Open cmonty14 opened 2 years ago
Hi, originally I was trying to repeat GKE on-prem architecture:
First you need to bring your Master Kubernetes cluster or Admin cluster which consists of three control-plane nodes. They are control-plane nodes for this Admin cluster as they running control-plane services like etcd, kube-apiserver, scheduler and controller-manager.
And they are also running containerized control-plane for the User defined clusters (child clusters). I'm not sure about the terminology, but if you feel that it is confusing please send me a pull request to fix the documentation.
For a PXE bootable server I would need
- PXE server
- DHCP service
- NFS service Are these services deployed on the HA control-plane nodes?
Yes they are
And what storage type is used? Is it local storage, means any control-plane node offers a NFS service?
Etcd the only storage consumer. Etcd enables HA on application layer, so you don't need any high-available storage for that. I suggest using local-path-provisioner as the most simplest solution
Hi, many thanks for your reply.
Things are getting clearer now.
There's just this follow-up question regarding NFS / Netboot Servers. My understanding is there must be a Netboot server that provides a shared storage with NFS. If this is located on a single node, it would be a SPOF and break HA. Therefore I concluded that this is provided by the Master kubernetes cluster (= Admin cluster).

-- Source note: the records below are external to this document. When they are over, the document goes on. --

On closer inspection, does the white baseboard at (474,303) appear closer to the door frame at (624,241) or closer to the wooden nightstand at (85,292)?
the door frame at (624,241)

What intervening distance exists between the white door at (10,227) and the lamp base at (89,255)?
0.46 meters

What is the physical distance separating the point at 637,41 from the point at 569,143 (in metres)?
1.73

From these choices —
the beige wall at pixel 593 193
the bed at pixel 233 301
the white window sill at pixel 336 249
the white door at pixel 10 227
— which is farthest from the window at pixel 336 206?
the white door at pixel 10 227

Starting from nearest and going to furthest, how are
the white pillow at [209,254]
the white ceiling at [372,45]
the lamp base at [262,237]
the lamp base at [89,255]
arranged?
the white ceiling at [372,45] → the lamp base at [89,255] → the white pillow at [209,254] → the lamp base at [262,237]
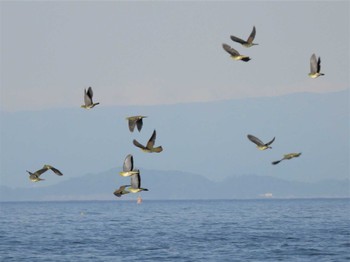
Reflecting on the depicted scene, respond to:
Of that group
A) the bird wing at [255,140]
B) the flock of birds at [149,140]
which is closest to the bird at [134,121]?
the flock of birds at [149,140]

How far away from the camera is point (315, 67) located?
36.6m

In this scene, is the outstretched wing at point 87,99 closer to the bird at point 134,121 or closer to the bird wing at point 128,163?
the bird at point 134,121

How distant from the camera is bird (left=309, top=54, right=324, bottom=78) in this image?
118 feet

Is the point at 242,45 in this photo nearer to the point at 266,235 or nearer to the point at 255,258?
the point at 255,258

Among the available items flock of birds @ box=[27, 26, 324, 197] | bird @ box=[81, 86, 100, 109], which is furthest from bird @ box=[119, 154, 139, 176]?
bird @ box=[81, 86, 100, 109]

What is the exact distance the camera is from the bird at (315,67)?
36.0 metres

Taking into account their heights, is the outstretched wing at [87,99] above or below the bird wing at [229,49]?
below

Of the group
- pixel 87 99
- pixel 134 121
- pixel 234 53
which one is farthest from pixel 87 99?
pixel 234 53

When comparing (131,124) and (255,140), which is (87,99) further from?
(255,140)

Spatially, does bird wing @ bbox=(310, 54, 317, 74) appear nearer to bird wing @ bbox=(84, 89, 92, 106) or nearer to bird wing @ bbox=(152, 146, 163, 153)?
bird wing @ bbox=(152, 146, 163, 153)

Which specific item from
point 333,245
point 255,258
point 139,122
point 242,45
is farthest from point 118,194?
point 333,245

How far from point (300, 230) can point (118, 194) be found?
9454cm

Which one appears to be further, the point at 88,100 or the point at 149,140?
the point at 88,100

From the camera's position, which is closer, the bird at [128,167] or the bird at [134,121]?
the bird at [128,167]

In my homelab this Admin cluster is built on three Raspi4 nodes, each with 4GB RAM and a SSD connected. How would this work with local-path-provisioner? Would the shared storage be provided by every single SSD, and that means 2 SSDs have replicated data?
NFS is not used as whole rootfs-image is loaded directly into RAM. This image is given by LTSP-server which is separate for each user cluster
In my homelab this Admin cluster is built on three Raspi4 nodes, each with 4GB RAM and a SSD connected. How would this work with local-path-provisioner?

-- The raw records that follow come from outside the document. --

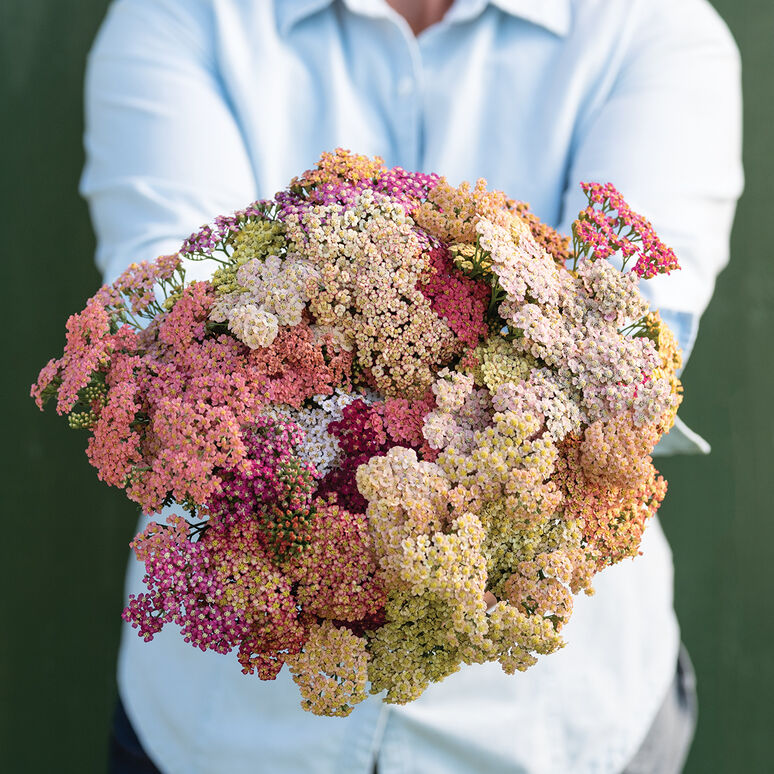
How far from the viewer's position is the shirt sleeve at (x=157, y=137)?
1.04 metres

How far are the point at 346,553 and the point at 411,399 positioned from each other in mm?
138

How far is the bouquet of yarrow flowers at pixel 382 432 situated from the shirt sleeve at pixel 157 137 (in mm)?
377

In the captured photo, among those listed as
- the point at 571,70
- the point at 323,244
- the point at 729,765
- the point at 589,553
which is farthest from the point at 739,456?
the point at 323,244

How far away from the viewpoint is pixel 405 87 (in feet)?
3.82

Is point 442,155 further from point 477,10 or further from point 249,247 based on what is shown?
point 249,247

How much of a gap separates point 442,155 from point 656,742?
34.2 inches

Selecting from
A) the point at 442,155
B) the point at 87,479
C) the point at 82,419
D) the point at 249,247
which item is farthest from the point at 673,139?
the point at 87,479

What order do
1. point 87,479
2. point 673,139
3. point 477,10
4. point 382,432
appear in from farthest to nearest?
point 87,479 < point 477,10 < point 673,139 < point 382,432

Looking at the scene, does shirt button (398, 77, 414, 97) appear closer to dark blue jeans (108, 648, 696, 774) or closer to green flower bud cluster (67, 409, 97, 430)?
green flower bud cluster (67, 409, 97, 430)

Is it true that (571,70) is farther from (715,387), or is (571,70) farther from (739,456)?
(739,456)

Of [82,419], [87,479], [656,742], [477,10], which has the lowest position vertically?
[87,479]

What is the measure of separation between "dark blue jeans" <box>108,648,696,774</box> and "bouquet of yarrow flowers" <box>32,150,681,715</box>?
578 millimetres

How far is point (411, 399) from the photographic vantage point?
67 centimetres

Not checked that yet, but I guess you'd need to rebuild everything for ARM
NFS is not used as whole rootfs-image is loaded directly into RAM. This image is given by LTSP-server which is separate for each user cluster
Understood... no NFS server but LTSP. Actually LTSP includes several services, e.g. DNS, TFTP, NFS, etc. And LTSP is deployed on the Admin cluster, too.

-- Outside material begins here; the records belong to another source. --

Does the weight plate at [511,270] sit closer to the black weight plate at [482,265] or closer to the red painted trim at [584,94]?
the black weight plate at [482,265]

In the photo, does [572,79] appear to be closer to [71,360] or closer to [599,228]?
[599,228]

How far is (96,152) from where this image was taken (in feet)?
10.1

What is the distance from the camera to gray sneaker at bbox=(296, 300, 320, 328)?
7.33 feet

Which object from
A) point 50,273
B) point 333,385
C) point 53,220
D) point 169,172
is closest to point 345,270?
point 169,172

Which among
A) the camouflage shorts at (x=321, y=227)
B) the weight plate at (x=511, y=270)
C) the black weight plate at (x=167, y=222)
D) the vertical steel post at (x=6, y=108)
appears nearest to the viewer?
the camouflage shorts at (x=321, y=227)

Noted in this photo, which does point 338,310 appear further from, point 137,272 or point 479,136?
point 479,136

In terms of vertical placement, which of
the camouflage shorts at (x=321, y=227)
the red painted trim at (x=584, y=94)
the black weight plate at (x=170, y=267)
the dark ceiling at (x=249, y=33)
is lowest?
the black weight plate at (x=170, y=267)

But LTSP requires a storage for the images that the clients are booting. Is this storage provided by every single control-plane nodes then? If yes, I would have n-1 replicas of the images for a cluster with n nodes. If no, this image storage would be a single-point-of-failure.
The root-fs image is build using Dockerfile, so rootfs-image for booting is part of LTSP-server image. Of course you can run it in multiple replicas
And what is your (original) software design to store this root-fs-image? Dedicated LTSP server or control-plane node storage?
@Kvasp have you got an docker compose of the services needed in order to get node up ? All that would be needed is the join command (for example of existing cluster), and nodes booted would join it? I tried decomposing the whole thing but the http booting with grub is not working for me..
It was intended that you can use standard tools like kubeadm and kube-spray to bootstrap Kubernetes cluster. All the needed components can be installed in HA inside it.
Would you have any idea, why would I get menu, then when It want's to load the vmlinuz from nginx (inside the docker) It fails. Nginx logs only show that it partialy downloaded the file, while curl works. (and to me it seams it timeouts) eg:
`192.168.42.133 - - [29/Apr/2022:13:07:10 +0000] "GET /ltsp/x86_64/vmlinuz HTTP/1.1" 200 13668608 "-" "curl/7.68.0"
192.168.42.151 - - [29/Apr/2022:13:10:27 +0000] "GET /ltsp/x86_64/vmlinuz HTTP/1.1" 200 155170 "-" "GRUB 2.04-1ubuntu44.2"
192.168.42.151 - - [29/Apr/2022:13:12:39 +0000] "GET /ltsp/x86_64/vmlinuz HTTP/1.1" 200 128906 "-" "GRUB 2.04-1ubuntu44.2"
192.168.42.151 - - [29/Apr/2022:13:18:18 +0000] "GET /ltsp/x86_64/vmlinuz HTTP/1.1" 200 117650 "-" "GRUB 2.04-1ubuntu44.2"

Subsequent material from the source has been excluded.